==== Document extract ====

London: Cholesterol lowering statins have the potential to significantly reduce mortality and improve survival rates of patients with lung, breast, prostate and bowel cancer, says a study involving an Indian-origin researcher.
“Statins have some of the best mortality evidence amongst all cardiovascular medications and statin use in patients with a diagnosis of high cholesterol is possibly the main reason that this diagnosis appears to be protective against death in patients with lung, breast, prostate and bowel cancer,” said Rahul Potluri from Aston University.
High cholesterol is strongly associated with obesity, which in turn, is associated with a higher risk of a number of forms of cancer.
The 14-year study of one million people has found that patients with cancer were less likely to die if they had a diagnosis of high cholesterol than if they did not.
Having a diagnosis of high cholesterol was associated with a 22 per cent lower risk of death in patients with lung cancer, 43 per cent lower risk of death in breast cancer, 47 per cent lower risk of death in prostate cancer and 30 per cent lower risk of death in bowel cancer.

==== Provided data ====

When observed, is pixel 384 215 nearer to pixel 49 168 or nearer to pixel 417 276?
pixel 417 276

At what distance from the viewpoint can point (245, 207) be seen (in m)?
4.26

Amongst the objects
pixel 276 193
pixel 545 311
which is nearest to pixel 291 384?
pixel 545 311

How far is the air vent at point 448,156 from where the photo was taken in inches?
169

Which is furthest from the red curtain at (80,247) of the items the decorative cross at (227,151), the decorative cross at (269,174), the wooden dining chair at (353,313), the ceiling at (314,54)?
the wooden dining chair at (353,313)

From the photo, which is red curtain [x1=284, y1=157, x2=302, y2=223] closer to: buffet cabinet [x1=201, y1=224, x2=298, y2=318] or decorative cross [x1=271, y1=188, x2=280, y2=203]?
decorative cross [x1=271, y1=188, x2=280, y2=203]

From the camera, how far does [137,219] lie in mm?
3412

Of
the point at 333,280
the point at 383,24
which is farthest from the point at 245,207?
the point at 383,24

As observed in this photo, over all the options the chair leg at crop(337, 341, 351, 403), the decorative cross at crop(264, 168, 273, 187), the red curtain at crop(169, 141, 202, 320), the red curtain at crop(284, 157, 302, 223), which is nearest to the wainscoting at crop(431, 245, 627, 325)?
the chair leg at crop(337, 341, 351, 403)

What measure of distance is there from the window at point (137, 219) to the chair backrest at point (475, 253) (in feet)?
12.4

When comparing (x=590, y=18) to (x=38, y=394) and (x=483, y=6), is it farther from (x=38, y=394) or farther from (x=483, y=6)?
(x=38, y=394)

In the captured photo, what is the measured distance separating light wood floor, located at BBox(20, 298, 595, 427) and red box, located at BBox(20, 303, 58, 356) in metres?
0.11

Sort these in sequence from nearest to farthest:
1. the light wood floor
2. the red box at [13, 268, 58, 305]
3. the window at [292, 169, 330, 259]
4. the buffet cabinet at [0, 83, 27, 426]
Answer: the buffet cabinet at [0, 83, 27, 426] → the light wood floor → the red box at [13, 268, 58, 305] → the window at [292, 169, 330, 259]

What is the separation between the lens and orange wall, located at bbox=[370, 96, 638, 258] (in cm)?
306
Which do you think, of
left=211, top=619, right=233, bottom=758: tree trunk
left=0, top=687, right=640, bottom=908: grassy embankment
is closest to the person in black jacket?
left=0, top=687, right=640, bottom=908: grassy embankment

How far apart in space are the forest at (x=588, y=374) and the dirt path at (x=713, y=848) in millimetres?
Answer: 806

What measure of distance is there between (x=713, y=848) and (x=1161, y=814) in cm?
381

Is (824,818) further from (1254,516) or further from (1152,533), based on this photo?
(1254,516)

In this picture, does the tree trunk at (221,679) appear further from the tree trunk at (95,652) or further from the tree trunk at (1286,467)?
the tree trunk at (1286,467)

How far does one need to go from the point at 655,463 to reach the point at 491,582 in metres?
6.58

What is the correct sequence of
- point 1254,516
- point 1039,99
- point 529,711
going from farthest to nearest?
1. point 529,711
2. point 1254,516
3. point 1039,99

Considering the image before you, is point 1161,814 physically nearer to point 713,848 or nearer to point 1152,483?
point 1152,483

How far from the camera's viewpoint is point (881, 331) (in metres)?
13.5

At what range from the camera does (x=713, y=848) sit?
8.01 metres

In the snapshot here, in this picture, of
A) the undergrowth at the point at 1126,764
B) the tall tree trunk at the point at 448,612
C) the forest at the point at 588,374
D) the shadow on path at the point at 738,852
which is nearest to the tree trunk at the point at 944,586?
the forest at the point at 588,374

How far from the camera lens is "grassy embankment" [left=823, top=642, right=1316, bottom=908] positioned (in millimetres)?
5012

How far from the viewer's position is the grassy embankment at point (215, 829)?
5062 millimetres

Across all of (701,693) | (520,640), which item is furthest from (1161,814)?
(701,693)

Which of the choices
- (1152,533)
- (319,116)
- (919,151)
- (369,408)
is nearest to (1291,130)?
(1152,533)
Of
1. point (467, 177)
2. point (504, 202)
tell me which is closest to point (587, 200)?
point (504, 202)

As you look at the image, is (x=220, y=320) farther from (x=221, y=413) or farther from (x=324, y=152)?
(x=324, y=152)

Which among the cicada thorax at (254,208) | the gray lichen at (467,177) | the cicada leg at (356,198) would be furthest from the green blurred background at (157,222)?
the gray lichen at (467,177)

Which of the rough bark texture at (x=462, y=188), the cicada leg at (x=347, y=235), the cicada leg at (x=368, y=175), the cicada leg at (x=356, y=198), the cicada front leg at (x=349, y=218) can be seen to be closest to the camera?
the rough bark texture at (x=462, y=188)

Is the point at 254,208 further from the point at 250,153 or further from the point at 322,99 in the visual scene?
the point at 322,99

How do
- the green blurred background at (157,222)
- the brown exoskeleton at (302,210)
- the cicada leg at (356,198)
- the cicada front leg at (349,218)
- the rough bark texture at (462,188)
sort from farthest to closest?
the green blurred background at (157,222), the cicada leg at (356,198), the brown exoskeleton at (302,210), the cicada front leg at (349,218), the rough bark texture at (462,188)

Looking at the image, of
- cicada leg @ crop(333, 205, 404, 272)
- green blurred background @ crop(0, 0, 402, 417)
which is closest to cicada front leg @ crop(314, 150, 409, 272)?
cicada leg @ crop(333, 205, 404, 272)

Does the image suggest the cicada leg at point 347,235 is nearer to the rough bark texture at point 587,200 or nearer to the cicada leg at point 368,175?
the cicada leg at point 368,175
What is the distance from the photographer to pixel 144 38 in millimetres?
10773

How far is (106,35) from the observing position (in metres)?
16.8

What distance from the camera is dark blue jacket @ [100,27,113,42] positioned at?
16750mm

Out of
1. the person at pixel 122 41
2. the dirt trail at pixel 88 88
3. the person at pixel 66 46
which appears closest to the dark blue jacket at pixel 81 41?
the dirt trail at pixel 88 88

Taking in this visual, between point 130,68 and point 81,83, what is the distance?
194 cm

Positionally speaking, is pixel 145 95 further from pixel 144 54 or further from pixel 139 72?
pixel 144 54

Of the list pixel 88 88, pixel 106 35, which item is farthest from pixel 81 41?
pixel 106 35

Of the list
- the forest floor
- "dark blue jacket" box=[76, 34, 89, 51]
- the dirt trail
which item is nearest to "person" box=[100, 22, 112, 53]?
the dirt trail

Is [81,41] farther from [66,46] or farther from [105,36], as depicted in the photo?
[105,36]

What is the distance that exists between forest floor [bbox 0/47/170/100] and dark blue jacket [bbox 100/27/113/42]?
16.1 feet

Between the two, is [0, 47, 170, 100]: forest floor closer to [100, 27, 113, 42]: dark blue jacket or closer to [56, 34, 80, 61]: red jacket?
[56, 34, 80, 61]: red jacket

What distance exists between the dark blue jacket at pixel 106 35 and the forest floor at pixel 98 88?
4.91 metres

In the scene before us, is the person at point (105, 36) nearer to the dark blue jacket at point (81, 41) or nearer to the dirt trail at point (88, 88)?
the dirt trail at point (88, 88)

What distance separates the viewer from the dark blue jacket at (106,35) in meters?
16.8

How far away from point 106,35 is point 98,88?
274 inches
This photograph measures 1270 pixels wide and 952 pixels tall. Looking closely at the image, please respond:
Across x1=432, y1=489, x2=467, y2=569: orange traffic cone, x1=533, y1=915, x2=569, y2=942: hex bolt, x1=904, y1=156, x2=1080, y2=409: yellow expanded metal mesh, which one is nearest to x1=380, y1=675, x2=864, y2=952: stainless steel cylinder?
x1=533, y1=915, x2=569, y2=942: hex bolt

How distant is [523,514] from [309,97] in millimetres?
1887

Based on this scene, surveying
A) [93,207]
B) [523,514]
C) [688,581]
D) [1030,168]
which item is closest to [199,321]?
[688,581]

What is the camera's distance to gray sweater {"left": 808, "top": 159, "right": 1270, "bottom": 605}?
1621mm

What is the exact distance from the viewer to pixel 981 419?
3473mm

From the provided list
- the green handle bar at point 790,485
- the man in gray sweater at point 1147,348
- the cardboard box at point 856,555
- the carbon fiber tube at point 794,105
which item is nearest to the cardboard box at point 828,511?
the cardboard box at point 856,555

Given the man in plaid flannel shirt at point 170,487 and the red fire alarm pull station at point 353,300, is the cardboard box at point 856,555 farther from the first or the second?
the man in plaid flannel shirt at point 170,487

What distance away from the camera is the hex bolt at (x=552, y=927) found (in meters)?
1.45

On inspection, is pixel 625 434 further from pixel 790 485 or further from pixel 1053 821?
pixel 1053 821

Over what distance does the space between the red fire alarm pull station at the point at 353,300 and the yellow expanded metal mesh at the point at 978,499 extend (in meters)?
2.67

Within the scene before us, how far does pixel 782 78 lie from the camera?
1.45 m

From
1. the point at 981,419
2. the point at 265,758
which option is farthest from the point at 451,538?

====

Task instructions:
A – According to the statins article, how long did the study of one million people last?
B – Please continue the statins article, starting after its last sentence.

Responses in order:
A – It lasted 14 years.

B –
Previous studies found an association between having high cholesterol and developing breast cancer. Animal studies showed that giving statins for high cholesterol could reduce the risk of breast cancer.
“Our research suggests that there’s something about having a high cholesterol diagnosis that improves survival and the extent to which it did that was quite striking in the four cancers studied,” added lead author Paul Carter from Aston University in Birmingham, Britain.
“The results of this study strengthens the argument for a clinical trial evaluating the possible protective effect of statins and other routinely used cardiovascular medications such as aspirin, blood pressure medications, beta-blockers and ACE inhibitors in patients with cancer,” Potluri noted.
In the new study, the team investigated the association between high cholesterol and mortality with lung, breast, prostate and bowel cancer patients, between 1 January 2000 and 31 March 2013.
Out of a total of 9,29,552 patients, 7997 had lung cancer, 5481 had breast cancer, 4629 had prostate cancer and 4570 had bowel cancer.
“Patients with cancer who are at high risk or have established cardiovascular disease should be given statins as per current guidelines. I don’t think at the moment we can give statins for cancer per se. But this could change if there was a positive result in the clinical trial,” Potluri concluded.
The findings were presented at Frontiers in CardioVascular Biology (FCVB) 2016 in Italy, recently.